Maintenance Checklist For Data Centres

Data centre servers are just sophisticated machines. Like any machine, they require regular maintenance to operate at their best. Simple maintenance procedures reduce serious service calls and extend the working life of servers.

Even with the performance and redundant features of modern servers, increased workload consolidation and reliability expectations can take a toll on your fleet. Your server maintenance checklist should cover physical elements, as well as the system’s critical configuration.

Stick to a routine

Server administrators too often overlook planning maintenance windows. Don’t wait until there is an actual failure; set aside time for routine maintenance to prevent problems.
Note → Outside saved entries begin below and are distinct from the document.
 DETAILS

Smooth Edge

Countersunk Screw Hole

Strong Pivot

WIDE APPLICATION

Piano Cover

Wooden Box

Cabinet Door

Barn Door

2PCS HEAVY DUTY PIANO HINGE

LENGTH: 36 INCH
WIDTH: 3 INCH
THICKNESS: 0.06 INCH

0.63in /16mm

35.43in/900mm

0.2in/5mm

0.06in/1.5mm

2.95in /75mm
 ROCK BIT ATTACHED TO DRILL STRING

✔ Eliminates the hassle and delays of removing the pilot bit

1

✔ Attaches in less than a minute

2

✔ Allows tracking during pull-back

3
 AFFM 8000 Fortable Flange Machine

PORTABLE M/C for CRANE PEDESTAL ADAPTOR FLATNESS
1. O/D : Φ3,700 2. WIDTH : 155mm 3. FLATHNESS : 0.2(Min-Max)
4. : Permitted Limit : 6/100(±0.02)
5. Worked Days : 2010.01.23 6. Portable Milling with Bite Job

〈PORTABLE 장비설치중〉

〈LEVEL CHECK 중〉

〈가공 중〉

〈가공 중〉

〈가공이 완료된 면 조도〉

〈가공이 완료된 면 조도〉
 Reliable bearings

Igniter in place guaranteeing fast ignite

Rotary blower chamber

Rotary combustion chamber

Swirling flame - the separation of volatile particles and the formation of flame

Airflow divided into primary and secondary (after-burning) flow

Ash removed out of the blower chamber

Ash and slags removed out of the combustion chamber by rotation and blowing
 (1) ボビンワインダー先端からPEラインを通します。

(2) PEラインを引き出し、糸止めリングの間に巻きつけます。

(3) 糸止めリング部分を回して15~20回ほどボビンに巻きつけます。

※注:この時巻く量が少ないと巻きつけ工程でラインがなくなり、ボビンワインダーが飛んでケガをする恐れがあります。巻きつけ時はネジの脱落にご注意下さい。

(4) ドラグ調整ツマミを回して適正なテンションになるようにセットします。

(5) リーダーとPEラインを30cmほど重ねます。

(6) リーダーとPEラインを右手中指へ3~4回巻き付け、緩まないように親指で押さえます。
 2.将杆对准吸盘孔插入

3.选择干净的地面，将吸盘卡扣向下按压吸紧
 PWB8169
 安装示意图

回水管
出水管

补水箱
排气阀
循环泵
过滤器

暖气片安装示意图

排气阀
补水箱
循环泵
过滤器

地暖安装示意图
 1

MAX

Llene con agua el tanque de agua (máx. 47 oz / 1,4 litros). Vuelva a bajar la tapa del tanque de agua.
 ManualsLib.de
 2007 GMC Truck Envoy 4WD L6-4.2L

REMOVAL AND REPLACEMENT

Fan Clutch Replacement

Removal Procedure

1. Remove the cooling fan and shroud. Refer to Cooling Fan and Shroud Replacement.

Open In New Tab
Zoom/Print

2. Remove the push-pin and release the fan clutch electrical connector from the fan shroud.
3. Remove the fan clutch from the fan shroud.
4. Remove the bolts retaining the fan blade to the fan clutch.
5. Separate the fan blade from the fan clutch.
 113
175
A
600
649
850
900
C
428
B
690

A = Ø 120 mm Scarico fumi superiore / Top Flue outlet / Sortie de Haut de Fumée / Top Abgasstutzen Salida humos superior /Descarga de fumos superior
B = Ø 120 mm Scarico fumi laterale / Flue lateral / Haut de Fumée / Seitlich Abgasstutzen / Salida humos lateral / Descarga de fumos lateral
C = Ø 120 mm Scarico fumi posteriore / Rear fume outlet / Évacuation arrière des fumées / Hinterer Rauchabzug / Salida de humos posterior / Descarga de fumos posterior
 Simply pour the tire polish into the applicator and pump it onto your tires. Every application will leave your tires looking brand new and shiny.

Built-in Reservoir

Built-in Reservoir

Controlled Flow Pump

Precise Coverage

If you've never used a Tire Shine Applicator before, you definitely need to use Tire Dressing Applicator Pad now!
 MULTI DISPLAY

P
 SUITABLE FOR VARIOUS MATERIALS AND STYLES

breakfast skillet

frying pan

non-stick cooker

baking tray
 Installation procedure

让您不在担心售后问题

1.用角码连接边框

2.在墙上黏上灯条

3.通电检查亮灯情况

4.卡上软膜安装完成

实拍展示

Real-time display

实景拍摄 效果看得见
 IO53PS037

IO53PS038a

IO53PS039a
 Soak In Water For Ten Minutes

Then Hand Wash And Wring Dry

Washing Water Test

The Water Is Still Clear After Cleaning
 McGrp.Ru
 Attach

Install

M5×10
Handy preventive server maintenance checklist:

Migrate workloads off server
Physical inspection
Airflow check
Hard-disk scan
Event-log alerts or trends
Test patches and updates
Install patches and updates
Next maintenance scheduled

Maintenance frequency depends on the age of the equipment, the data centre environment, the volume of servers requiring maintenance and other factors. For example, older equipment located in an equipment closet will need more frequent inspections than new servers deployed in a HEPA-filtered, well-cooled data centre. Organizations can base routine maintenance schedules on vendor or third-party provider routines; if the vendor’s service contract calls for system inspections every four or six months, follow that schedule.

Before virtualization, maintenance windows disrupted workloads, forcing IT personnel to do maintenance at night or on weekends. Virtualized servers enable workload migration instead of downtime, so applications are safe whenever server maintenance occurs.

Make sure the server can breathe

Once a server is offline, visually inspect its external and internal air flow paths. Remove any accumulations of dust and other debris that can impede cooling air.

Start with the exterior air inlets and outlets, then proceed into the system chassis, looking at the CPU heat sink and fan assemblies, memory modules, and all cooling fan blades and air duct pathways. Remove dust or debris on an appropriate, static-safe workspace with clean, dry compressed air. Do not clean the server right there in the rack.

Dust-busting is an old-school process, but that doesn’t mean it’s outdated. Dust is a thermal insulator, making it all the more important to remove it, now that alternative cooling schemes and ASHRAE recommendations have raised data centre operating temperatures. Dust and other air-flow obstructions will cause the server to use more energy, even precipitating avoidable premature component failures.

Read the event log’s fine print

Servers record a wealth of information in event logs, particularly details about problems. No server inspection is complete without a careful review of system, malware and other event logs. Sure, critical system issues should have attracted the attention of IT administrators and technicians right away, but there are countless noncritical issues that signal chronic and serious problems.

While you’re there, check the reporting setup and verify the correct alert and alarm recipients. For example, if a technician leaves the server group, you’ll need to update the server’s reporting system. Double-check the contact methods too; a critical error reported to a technician’s company email address might be entirely inadequate if the error occurs outside of business hours.

Be proactive with log data. When a log inspection reveals chronic or recurring issues, a proactive investigation can resolve the problem before it escalates. For example, if the server’s log reports recoverable errors in a memory module, it will not trigger critical alarms. But repeated instances signal problems with the module, and IT staff can perform more detailed diagnostics to identify impending failures.

If the problems are not severe enough to warrant shutting down a server, it can return to production until replacement hardware comes in.

Make time for patches and updates

The server’s software stack — BIOS, OS, hypervisors, drivers, applications, support tools — must all interact and work together. Unfortunately, software code is rarely elegant or problem-free, so pieces of this software puzzle are frequently patched or updated to fix bugs, improve security, streamline interoperability, enhance performance and so on.

No production software should be able to update automatically. Administrators will determine if a patch or upgrade is necessary, then evaluate and test the change thoroughly. If the update fixes a problem your server doesn’t have, why risk creating other problems?

Software developers cannot possibly test every potential combination of hardware and software, so patches and updates can cause more problems than they fix on your specific server or software stack. For example, a monitoring-agent patch could cause performance problems with an important workload because the new agent takes more bandwidth than expected.

The shift to DevOps, with smaller and more frequent updates, exacerbates the potential for problems. You still need to test any patch or update in a lab before deploying it. And always be sure you can undo the change and restore the original software configuration if necessary.